Excerpted text
-- START --
Should one or more of these risks or uncertainties materialize, or should any of our assumptions prove incorrect, actual results may vary in material respects from those projected in these forward-looking statements. We do not assume any responsibility for the accuracy or completeness of any of these forward-looking statements. All forward-looking statements speak only as of the date of this Report and are expressly qualified in their entirety by the risk factors and cautionary statements included in this Report. Except as is required by law, we expressly disclaim any obligation to publicly release any revisions to forward-looking statements to reflect events after the date of this Report.

In addition, statements that “we believe” and similar statements reflect our beliefs and opinions on the relevant subject. These statements are based on information available to us as of the date of this Report, and while we believe that information provides a reasonable basis for these statements, that information may be limited or incomplete. Our statements should not be read to indicate that we have respectively conducted an exhaustive inquiry into, or review of, all relevant information. These statements are inherently uncertain, and you are cautioned not to unduly rely on these statements.

Overview

We are a blank check company incorporated on June 28, 2024 as a Cayman Islands exempted company for the purpose of effecting a merger, share exchange, asset acquisition, share purchase, reorganization or similar business combination with one or more businesses or entities. We intend to effectuate our initial business combination using cash from the proceeds of our initial public offering and the sale of the private placement units to our sponsor in connection with our initial public offering, as well as our shares, debt or a combination of cash, equity and debt.
-- END --
Recorded data
-- START --
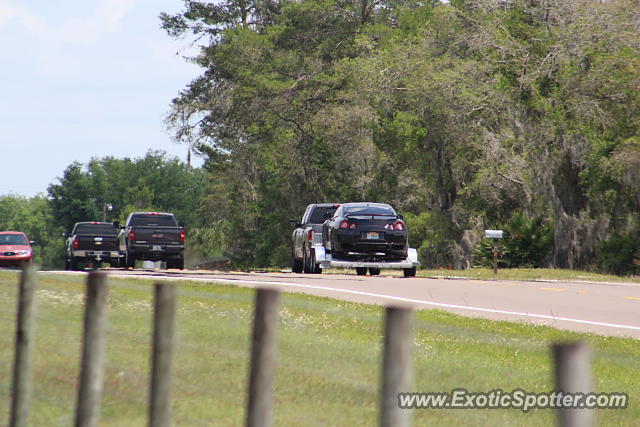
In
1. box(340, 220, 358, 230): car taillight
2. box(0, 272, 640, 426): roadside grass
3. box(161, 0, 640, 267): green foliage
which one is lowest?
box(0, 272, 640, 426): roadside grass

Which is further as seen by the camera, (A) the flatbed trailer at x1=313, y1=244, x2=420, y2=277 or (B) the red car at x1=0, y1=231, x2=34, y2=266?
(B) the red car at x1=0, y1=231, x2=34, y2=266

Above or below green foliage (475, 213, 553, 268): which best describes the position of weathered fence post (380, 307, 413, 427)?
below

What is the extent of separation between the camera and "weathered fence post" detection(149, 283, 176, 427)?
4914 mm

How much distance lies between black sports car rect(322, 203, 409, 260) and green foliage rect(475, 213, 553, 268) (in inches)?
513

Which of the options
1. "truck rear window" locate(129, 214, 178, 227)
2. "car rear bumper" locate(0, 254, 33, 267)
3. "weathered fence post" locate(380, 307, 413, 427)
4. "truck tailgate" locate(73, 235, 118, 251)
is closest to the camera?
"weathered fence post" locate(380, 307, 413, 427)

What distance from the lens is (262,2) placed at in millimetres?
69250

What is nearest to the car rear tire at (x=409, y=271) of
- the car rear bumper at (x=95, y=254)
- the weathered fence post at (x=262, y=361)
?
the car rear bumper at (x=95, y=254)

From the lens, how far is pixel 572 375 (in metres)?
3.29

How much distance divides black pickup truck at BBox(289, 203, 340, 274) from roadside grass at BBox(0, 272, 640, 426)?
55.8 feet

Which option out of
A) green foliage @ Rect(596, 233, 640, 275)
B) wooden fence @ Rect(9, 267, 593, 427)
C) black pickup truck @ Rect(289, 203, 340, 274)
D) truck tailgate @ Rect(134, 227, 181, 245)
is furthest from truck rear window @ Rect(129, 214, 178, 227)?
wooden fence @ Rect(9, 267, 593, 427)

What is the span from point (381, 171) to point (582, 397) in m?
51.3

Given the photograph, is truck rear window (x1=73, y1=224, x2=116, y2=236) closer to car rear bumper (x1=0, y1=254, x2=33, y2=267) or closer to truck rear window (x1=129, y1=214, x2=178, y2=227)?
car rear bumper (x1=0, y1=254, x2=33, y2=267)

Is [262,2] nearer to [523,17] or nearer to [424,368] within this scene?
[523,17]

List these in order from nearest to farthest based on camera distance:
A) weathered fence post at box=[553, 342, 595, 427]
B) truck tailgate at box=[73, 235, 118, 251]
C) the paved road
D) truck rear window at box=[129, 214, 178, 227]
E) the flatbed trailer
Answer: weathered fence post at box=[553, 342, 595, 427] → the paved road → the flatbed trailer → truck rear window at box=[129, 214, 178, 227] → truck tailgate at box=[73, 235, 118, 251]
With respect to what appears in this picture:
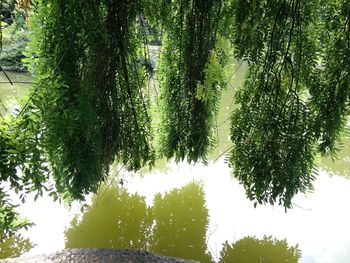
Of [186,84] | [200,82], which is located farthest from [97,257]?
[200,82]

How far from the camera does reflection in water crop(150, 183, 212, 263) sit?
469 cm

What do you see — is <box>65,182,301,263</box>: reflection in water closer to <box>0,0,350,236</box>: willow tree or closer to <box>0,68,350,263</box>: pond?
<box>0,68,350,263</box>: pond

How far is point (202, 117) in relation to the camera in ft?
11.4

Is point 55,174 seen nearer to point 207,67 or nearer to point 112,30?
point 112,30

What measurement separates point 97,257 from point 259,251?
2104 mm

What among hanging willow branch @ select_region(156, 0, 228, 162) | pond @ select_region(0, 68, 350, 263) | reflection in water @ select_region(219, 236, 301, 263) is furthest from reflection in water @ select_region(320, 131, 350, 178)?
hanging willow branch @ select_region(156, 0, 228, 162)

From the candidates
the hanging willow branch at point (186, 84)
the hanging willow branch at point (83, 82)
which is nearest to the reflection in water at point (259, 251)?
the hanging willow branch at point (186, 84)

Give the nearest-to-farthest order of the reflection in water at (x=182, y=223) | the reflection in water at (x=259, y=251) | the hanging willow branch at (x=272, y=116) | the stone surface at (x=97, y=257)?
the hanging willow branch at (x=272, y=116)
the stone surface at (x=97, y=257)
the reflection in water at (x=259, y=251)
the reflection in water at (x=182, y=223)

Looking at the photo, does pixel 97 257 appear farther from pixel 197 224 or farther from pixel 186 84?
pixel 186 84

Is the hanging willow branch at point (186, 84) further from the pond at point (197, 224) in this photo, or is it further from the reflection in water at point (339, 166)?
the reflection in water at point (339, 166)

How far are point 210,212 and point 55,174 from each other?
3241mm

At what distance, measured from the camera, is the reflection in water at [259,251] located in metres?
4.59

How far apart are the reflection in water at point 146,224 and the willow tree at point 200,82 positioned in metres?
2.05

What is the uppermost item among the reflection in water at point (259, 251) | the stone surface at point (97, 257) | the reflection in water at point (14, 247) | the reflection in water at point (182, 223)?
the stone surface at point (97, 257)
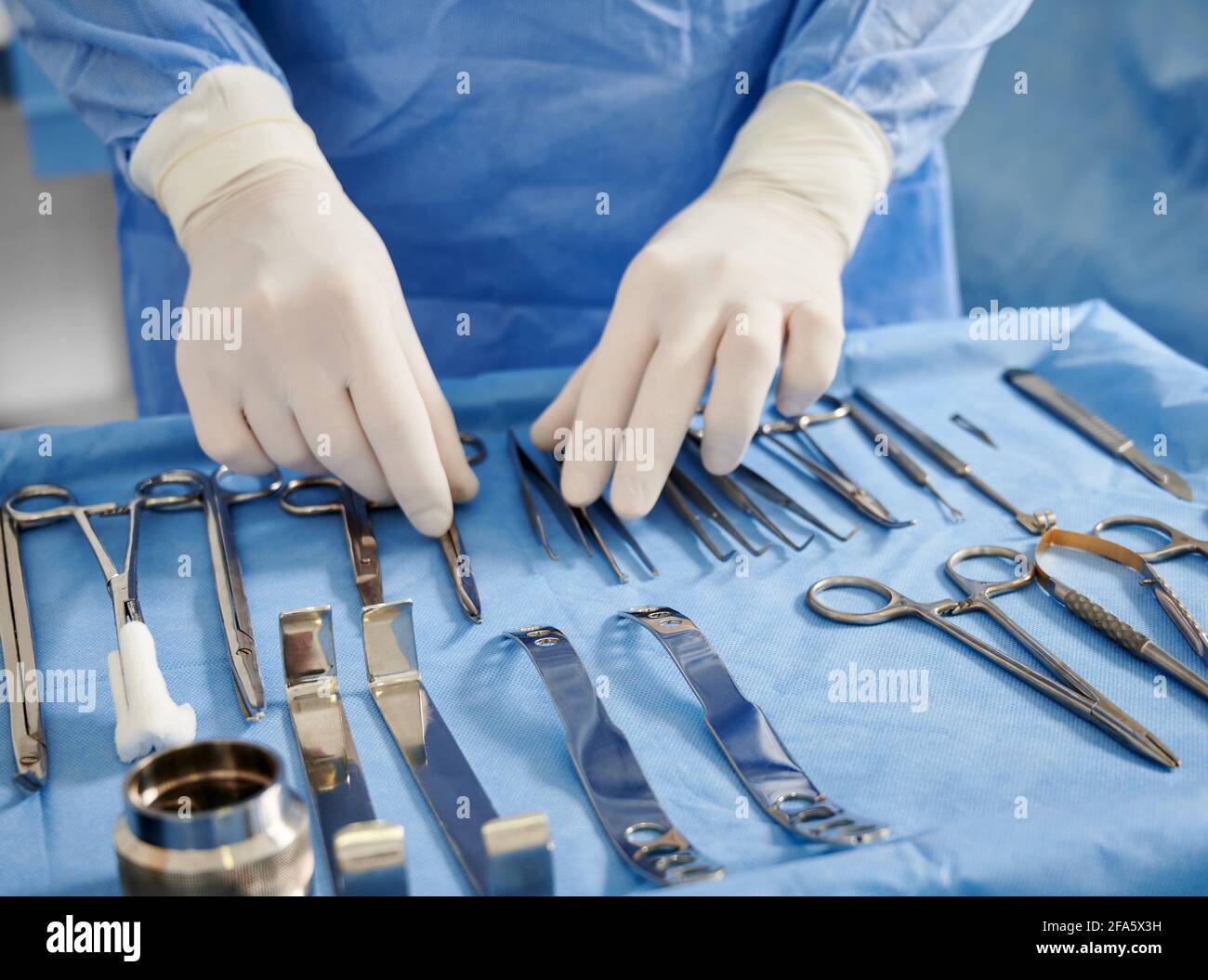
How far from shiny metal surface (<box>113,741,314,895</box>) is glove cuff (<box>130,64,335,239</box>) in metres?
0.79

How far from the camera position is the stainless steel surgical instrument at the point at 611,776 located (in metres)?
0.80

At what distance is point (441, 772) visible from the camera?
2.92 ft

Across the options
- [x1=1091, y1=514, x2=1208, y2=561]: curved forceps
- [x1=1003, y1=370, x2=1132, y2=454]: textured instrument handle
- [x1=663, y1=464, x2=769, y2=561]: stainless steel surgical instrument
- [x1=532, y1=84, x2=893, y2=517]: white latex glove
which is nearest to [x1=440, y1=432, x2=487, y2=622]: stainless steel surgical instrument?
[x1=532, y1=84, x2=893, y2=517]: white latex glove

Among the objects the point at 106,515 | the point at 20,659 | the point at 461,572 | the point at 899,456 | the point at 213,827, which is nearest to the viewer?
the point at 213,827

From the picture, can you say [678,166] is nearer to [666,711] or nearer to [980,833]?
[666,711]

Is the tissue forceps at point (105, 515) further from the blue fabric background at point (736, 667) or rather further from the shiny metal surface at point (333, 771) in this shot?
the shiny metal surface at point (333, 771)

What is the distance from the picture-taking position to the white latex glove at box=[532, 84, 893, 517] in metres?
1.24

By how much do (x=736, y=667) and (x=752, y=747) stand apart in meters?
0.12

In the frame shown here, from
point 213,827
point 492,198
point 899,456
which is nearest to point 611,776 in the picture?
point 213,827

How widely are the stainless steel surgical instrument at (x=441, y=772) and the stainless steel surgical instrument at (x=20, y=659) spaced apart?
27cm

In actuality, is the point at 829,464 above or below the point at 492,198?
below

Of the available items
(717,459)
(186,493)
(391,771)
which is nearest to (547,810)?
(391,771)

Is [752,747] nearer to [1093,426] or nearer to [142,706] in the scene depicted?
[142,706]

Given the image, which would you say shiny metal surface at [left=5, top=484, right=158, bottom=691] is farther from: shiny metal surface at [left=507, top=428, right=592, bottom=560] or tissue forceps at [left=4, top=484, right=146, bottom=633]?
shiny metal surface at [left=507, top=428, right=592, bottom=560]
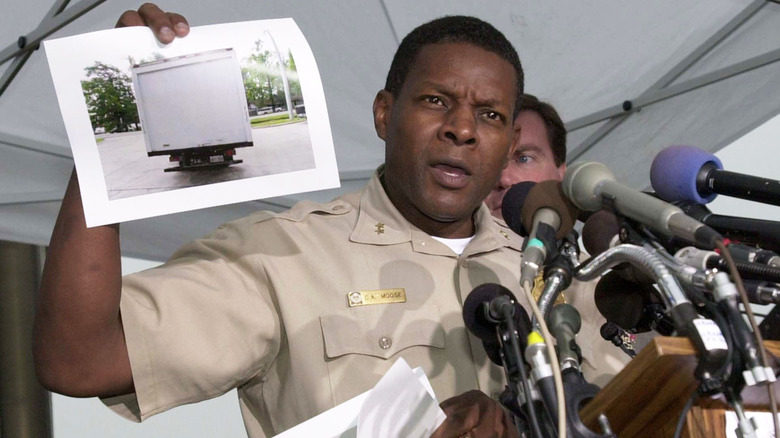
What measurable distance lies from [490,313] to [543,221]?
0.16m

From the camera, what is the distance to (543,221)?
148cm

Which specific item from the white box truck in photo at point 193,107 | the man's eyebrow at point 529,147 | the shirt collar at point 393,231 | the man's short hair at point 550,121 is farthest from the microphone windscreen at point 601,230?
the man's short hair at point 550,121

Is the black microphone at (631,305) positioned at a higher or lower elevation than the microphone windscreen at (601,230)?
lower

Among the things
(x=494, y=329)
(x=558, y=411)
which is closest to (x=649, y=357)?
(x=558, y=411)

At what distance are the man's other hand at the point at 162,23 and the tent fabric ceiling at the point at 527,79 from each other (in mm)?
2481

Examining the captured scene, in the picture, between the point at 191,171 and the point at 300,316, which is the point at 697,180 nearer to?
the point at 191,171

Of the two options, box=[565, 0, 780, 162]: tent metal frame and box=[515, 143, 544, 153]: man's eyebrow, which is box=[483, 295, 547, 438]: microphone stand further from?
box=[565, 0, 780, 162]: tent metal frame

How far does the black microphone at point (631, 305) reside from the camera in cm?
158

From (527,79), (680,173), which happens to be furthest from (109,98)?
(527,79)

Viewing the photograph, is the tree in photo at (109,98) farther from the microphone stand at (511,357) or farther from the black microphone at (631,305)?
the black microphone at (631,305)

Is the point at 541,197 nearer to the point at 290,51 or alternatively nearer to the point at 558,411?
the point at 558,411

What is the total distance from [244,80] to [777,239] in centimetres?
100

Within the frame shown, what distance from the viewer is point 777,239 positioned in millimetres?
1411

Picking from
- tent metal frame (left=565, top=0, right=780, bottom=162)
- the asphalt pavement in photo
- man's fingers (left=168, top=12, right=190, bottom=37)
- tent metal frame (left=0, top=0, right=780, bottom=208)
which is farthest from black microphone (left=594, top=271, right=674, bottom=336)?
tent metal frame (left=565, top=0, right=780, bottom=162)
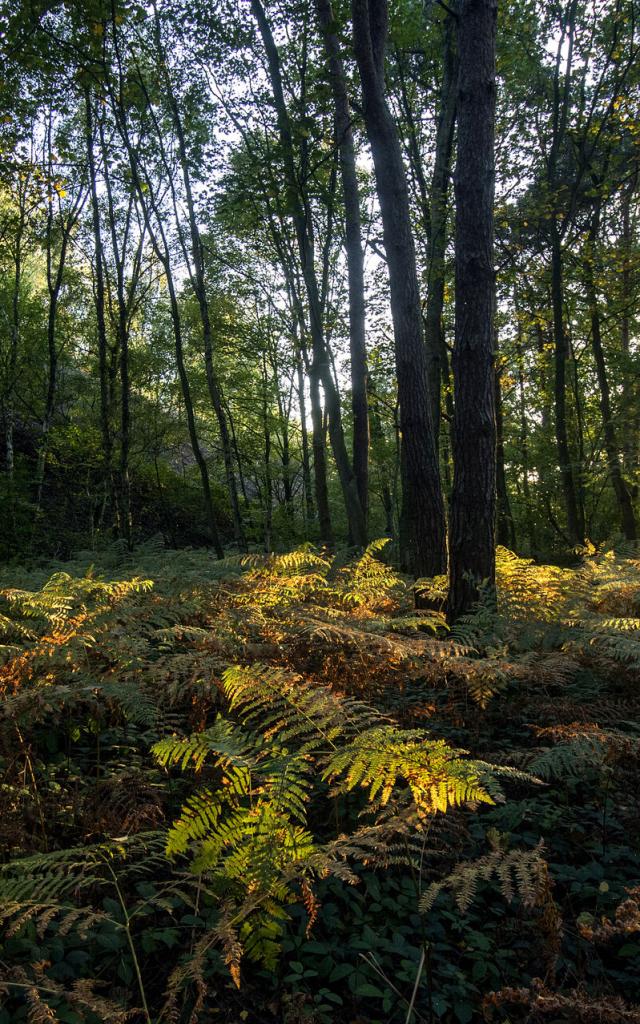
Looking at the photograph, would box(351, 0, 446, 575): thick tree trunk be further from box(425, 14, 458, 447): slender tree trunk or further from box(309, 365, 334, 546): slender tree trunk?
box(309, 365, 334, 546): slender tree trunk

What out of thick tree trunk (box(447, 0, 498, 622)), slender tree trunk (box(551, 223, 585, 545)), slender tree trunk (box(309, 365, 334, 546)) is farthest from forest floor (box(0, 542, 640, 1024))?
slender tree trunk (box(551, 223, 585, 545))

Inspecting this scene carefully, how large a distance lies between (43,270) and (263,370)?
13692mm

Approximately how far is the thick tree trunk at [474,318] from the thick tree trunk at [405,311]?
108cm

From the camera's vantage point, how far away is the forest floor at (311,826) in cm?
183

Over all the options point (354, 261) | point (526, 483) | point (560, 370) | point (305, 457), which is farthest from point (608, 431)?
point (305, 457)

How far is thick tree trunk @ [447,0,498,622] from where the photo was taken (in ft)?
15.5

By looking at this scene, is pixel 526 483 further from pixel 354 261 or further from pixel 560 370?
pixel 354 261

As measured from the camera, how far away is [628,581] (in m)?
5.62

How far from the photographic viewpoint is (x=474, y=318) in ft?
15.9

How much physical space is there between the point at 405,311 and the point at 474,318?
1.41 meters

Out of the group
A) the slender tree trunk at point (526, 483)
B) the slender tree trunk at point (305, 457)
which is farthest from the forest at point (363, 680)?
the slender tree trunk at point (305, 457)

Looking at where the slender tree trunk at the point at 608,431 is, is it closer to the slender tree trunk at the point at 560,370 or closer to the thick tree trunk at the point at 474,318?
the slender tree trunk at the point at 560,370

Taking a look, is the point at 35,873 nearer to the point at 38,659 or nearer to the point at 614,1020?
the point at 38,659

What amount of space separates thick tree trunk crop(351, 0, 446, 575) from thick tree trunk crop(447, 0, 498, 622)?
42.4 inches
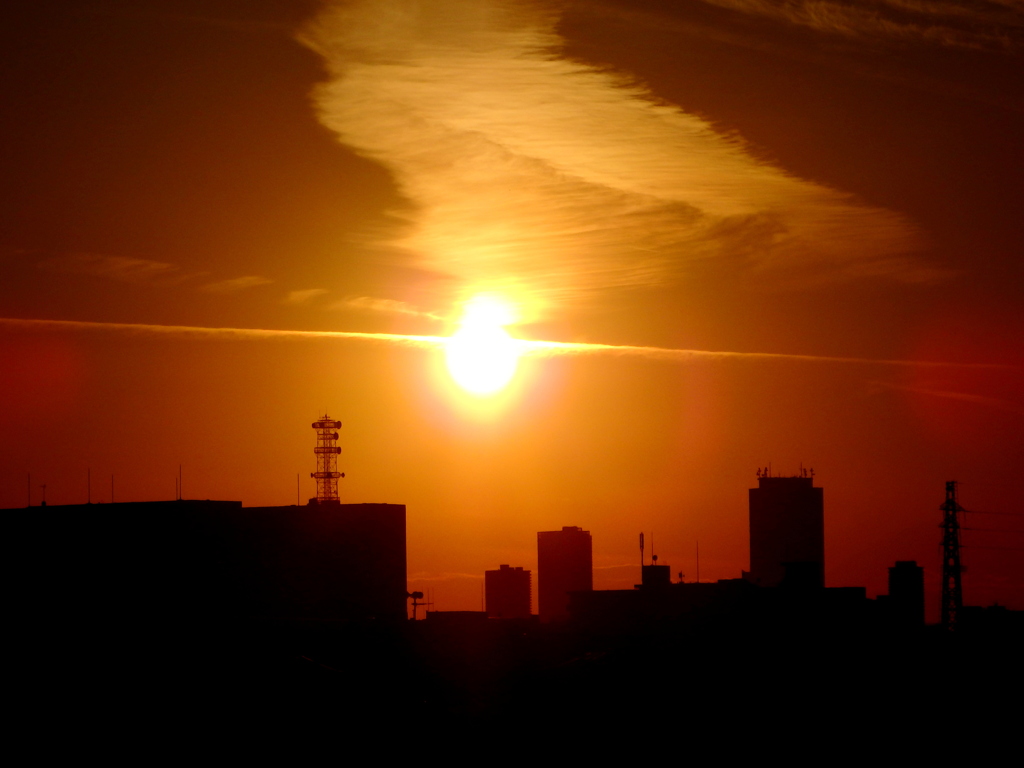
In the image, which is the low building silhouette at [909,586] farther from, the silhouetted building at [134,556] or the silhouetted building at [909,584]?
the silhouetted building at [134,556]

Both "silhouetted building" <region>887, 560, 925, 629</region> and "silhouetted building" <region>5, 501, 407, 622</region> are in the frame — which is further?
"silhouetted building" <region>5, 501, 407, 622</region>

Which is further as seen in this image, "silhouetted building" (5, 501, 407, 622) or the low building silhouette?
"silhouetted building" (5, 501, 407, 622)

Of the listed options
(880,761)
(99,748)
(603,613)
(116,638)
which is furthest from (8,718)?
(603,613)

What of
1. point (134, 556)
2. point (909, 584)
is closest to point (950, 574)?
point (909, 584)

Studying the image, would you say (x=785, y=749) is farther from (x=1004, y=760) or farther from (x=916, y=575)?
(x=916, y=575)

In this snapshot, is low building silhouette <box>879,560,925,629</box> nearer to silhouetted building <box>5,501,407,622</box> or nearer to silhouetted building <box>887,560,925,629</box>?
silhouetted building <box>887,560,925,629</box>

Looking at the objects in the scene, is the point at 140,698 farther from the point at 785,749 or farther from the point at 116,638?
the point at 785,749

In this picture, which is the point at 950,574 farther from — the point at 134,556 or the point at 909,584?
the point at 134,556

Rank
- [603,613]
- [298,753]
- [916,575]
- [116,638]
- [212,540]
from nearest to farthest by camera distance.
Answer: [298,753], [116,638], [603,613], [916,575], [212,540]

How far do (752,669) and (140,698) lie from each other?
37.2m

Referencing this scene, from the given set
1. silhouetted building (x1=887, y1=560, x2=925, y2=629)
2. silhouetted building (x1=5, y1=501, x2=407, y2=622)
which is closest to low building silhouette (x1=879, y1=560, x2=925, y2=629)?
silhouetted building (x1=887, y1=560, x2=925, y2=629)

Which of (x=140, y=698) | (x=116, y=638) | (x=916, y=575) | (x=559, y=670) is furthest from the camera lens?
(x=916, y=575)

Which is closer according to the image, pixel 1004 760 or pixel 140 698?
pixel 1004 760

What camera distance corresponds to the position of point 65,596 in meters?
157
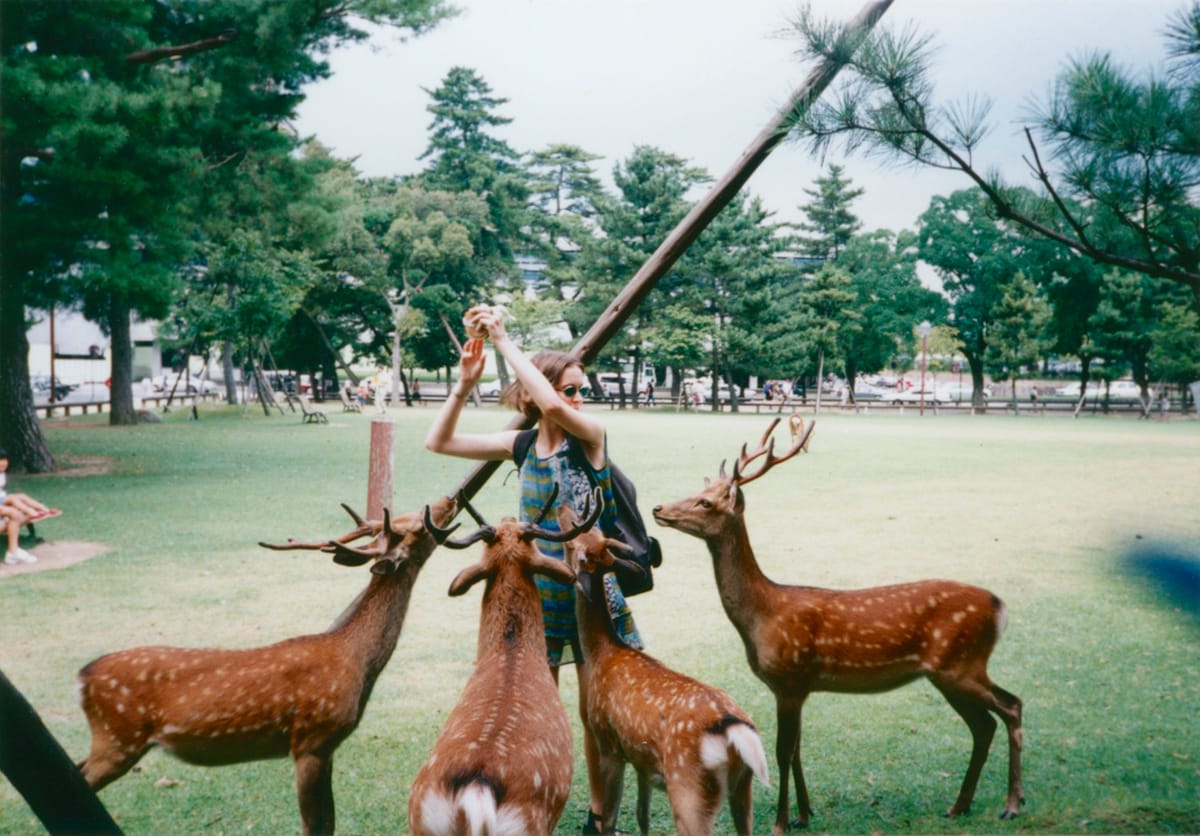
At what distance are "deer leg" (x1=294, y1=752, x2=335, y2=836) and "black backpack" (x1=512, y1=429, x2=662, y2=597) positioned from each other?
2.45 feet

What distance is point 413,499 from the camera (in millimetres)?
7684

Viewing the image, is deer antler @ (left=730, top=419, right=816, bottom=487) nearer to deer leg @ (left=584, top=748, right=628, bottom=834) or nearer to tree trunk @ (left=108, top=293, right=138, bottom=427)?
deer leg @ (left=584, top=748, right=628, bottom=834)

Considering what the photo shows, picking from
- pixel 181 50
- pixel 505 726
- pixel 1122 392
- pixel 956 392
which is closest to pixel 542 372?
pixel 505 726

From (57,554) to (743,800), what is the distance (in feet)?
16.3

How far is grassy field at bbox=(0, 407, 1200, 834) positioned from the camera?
-- END --
Given task 1
Print the blank check company excerpt between "Should one or" and "of this Report.", inclusive.
Given task 2
Summarize the blank check company excerpt in three sentences.

Task response 1
Should one or more of these risks or uncertainties materialize, or should any of our assumptions prove incorrect, actual results may vary in material respects from those projected in these forward-looking statements. We do not assume any responsibility for the accuracy or completeness of any of these forward-looking statements. All forward-looking statements speak only as of the date of this Report and are expressly qualified in their entirety by the risk factors and cautionary statements included in this Report. Except as is required by law, we expressly disclaim any obligation to publicly release any revisions to forward-looking statements to reflect events after the date of this Report.

Task response 2
Actual results may differ materially from the forward-looking statements in the Report if risks or uncertainties materialize or assumptions prove incorrect. Except as required by law, the company disclaims any obligation to publicly revise those statements. Its statements of belief rest on information available as of the Report's date, which may be limited or incomplete, so readers are cautioned not to unduly rely on them; the company was incorporated on June 28, 2024 as a Cayman Islands exempted company to effect a business combination, which it intends to fund with cash from its initial public offering and private placement units, its shares, debt, or a combination of cash, equity and debt.